There are a number of useful companion object methods defined for the binomial, normal, gamma, and Student-T distributions. Specifically, for the binomial distribution, has the following methods
binomialPMF(j: Int, n: Int, p: Double)
- directly computes the probability for the value \(j\)binomialCDF(j: Int, n: Int, p: Double)
- directly computes the cumulative distribution function for the value \(j\)binomialCCDF(j: Int, n: Int, p: Double)
- directly computes the complementary cumulative distribution function for the value of \(j\)binomialInvCDF(x: Double, n: Int, p: Double)
- directly computes the inverse cumulative distribution function
These methods are designed to perform their calculations in a numerically stable manner to ensure numerical accuracy.

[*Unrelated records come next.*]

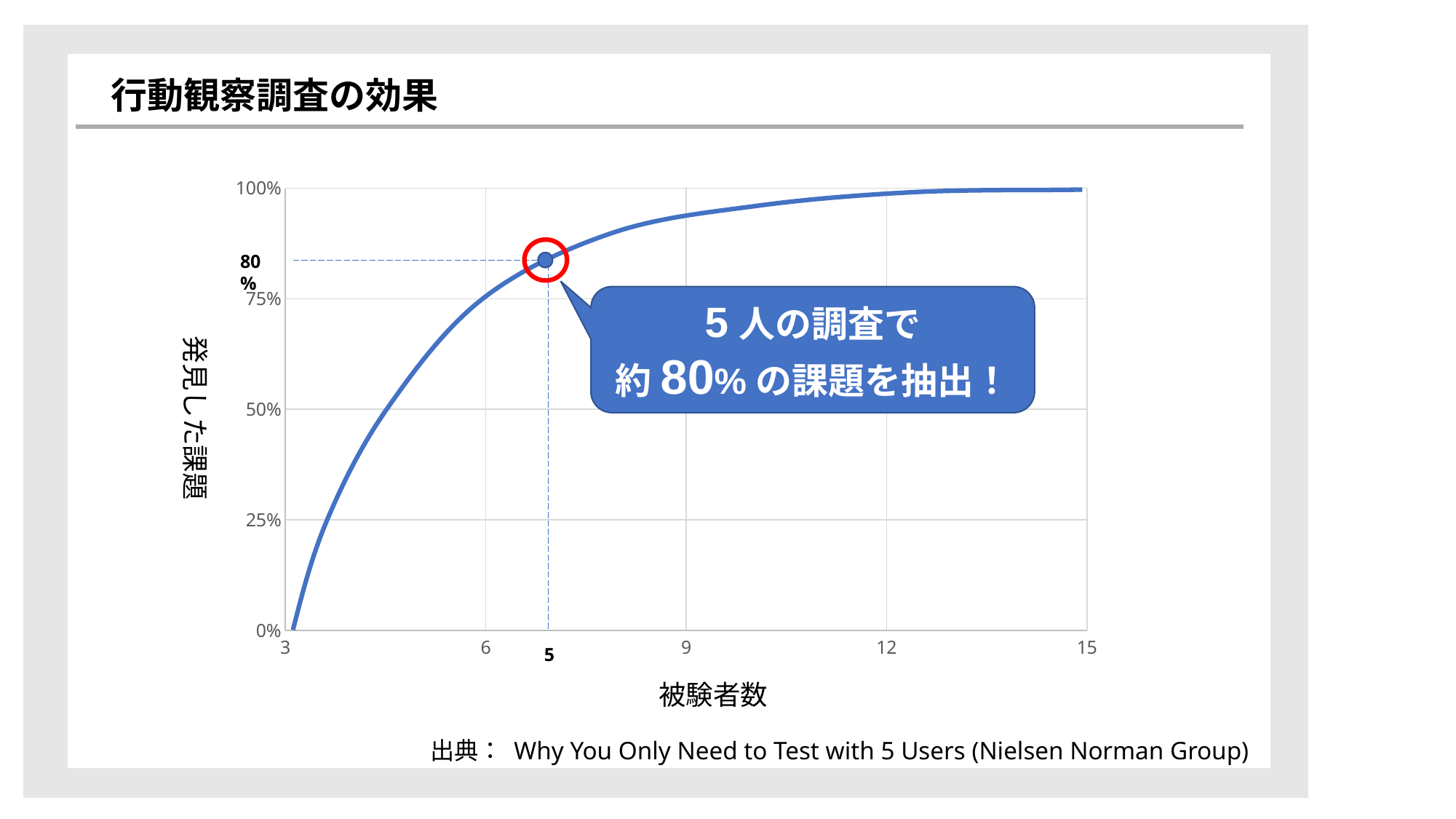
What is the highest value shown on the y axis of the chart? 100% Is the value of the curve at 12 被験者数 greater or less than 50%? greater According to the callout, how many people are needed in the survey to extract about 80% of the issues? 5人 What kind of chart is shown on the slide? line chart Is the value of the curve at 6 被験者数 greater or less than 75%? greater Is the value of the curve at 9 被験者数 greater or less than 75%? greater What is the title of the slide containing the chart? 行動観察調査の効果 Does the curve rise or fall as 被験者数 increases along the x axis? rise What is the label of the x axis of the chart? 被験者数 What is the largest 被験者数 value shown on the x axis of the chart? 15 What value does the highlighted point at 5 被験者数 show on the y axis? 80%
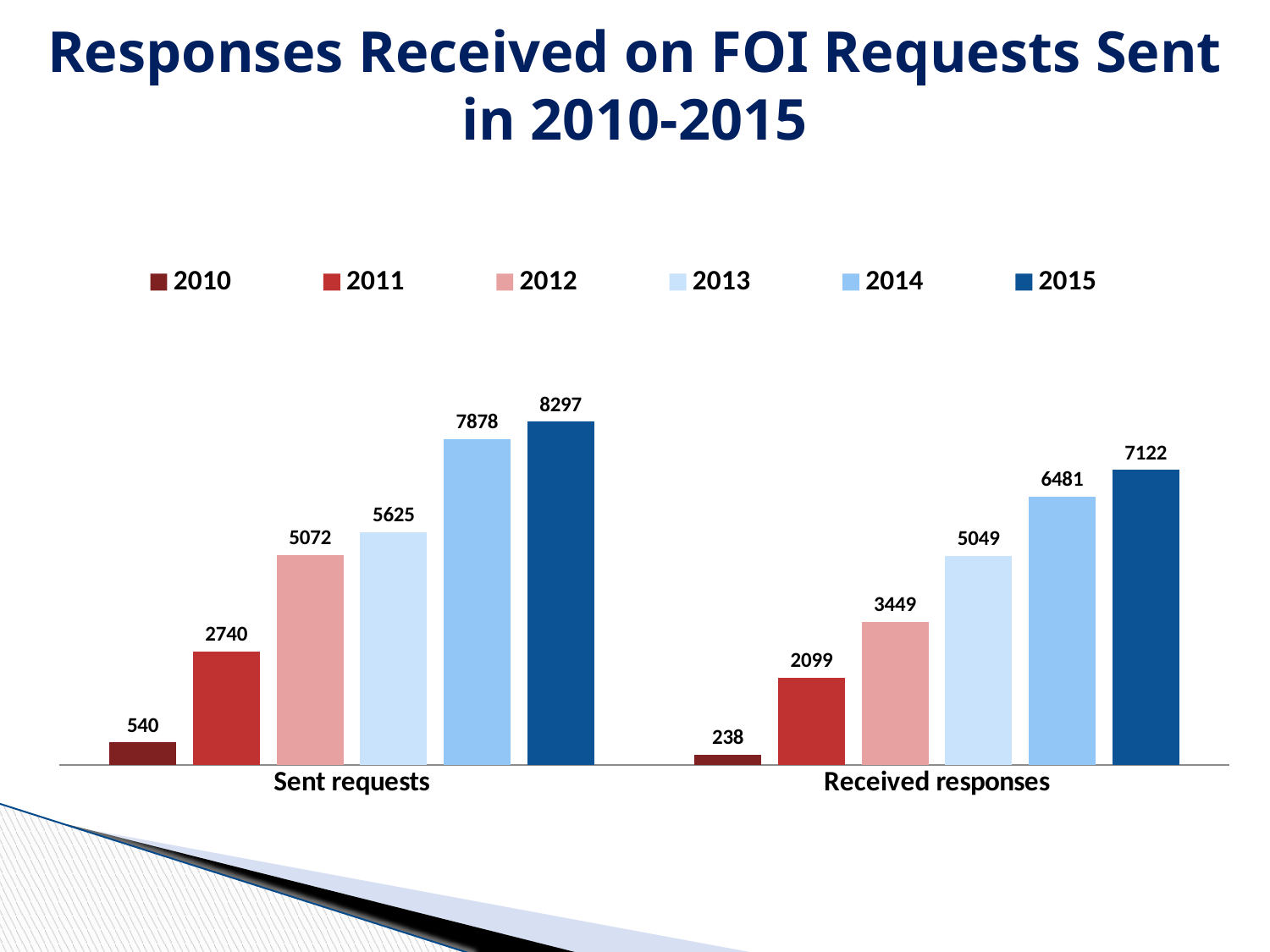
What is the difference between sent requests in 2014 and 2013? 2253 How many sent requests were there in 2013? 5625 How many received responses were there in 2011? 2099 Do the received responses rise or fall from 2010 to 2015? Rise What is the difference between sent requests and received responses in 2015? 1175 Which is larger: sent requests in 2012 or received responses in 2014? Received responses in 2014 How many categories are shown on the x axis? 2 What is the title of the chart? Responses Received on FOI Requests Sent in 2010-2015 Which year had the highest number of sent requests? 2015 What kind of chart is shown on the slide? Bar chart Which year had the lowest number of received responses? 2010 How many series does the legend list? 6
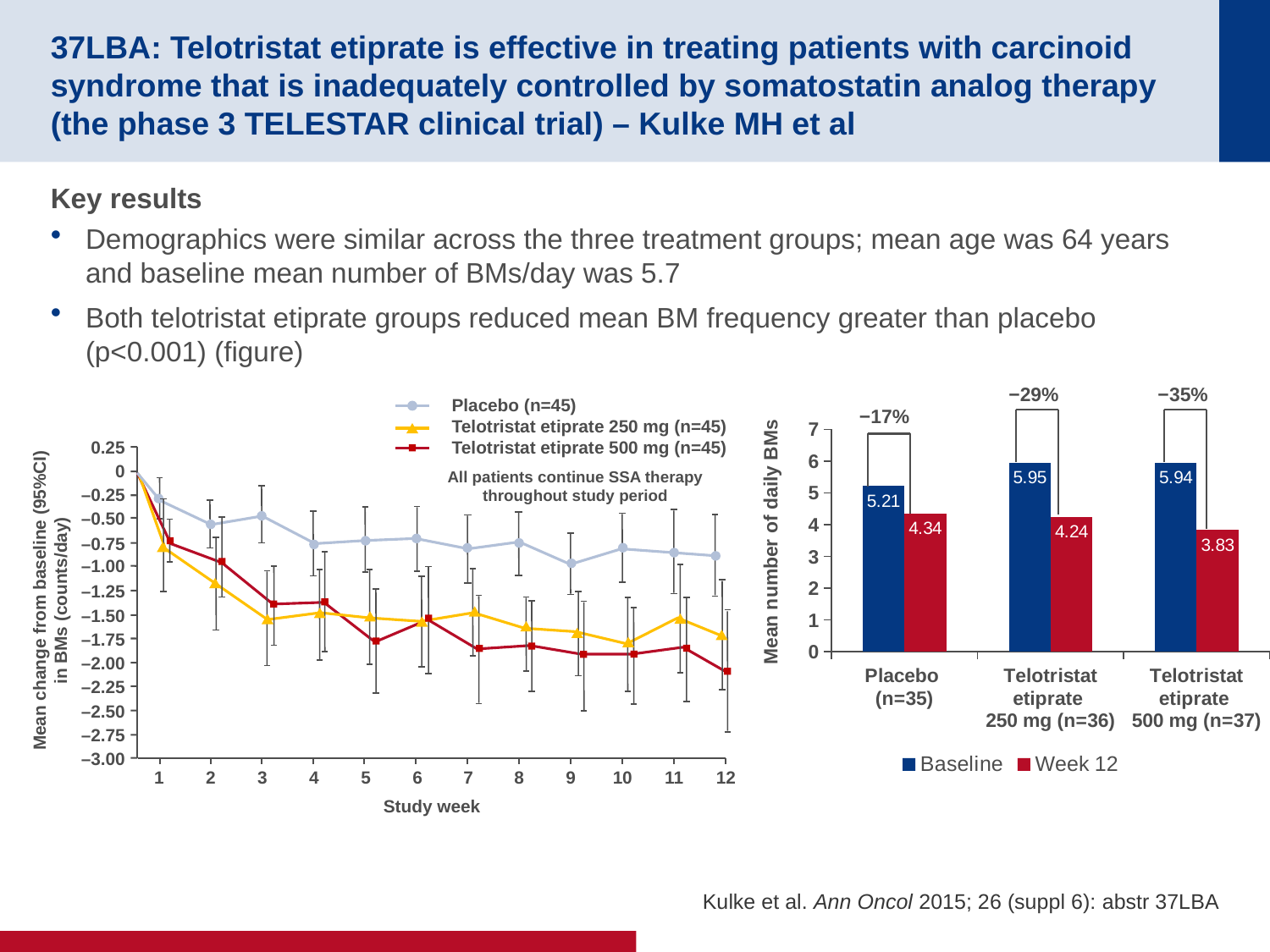
In the line chart on the left, is the placebo value at study week 12 greater or less than −1.50? greater What kind of chart is the chart on the left showing mean change from baseline in BMs? Line chart In the bar chart on the right, what percentage change is shown above the telotristat etiprate 500 mg bars? −35% How many series does the legend of the bar chart on the right list? 2 In the bar chart on the right, what is the difference between the baseline and Week 12 values for the placebo group? 0.87 How many series does the legend of the line chart on the left list? 3 In the bar chart on the right, which is larger: the Week 12 value for placebo or the Week 12 value for telotristat etiprate 250 mg? Placebo In the bar chart on the right, what is the Week 12 value for the telotristat etiprate 250 mg group? 4.24 In the line chart on the left, how many study weeks are shown on the x axis? 12 In the bar chart on the right, what is the Week 12 mean number of daily BMs for the telotristat etiprate 500 mg group? 3.83 In the bar chart on the right, what is the baseline mean number of daily BMs for the placebo group? 5.21 In the bar chart on the right, which group has the lowest Week 12 mean number of daily BMs? Telotristat etiprate 500 mg (n=37)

The normal distribution has the following companion object methods for computations involving the standard normal distribution.
stdNormalCDF(z: Double)
- the cumulative probability for a \(Z ~ N(0,1)\) random variable, i.e. \(F(z) = P(Z \leq z)\)stdNormalComplementaryCDF(z: Double)
- returns \(1-P(Z \leq z)\)stdNormalInvCDF(p: Double)
- returns \(z = F^{-1}(p)\) the inverse of the cumulative distribution function
The Student-T distribution also has two convenience methods to facilitate computations.
cdf(dof: Double, x: Double)
- computes the cumulative distribution function for \(x\) given the degrees of freedominvCDF(dof: Double, p: Double)
- computes the inverse cumulative distribution function or t-value for the supplied probability given the degrees of freedom.
Within the Gamma
class’s companion object there are some convenience methods for computing the gamma function, the natural logarithm of the gamma function, the incomplete gamma function, and the digamma function (derivative of the natural logarithm of the gamma function).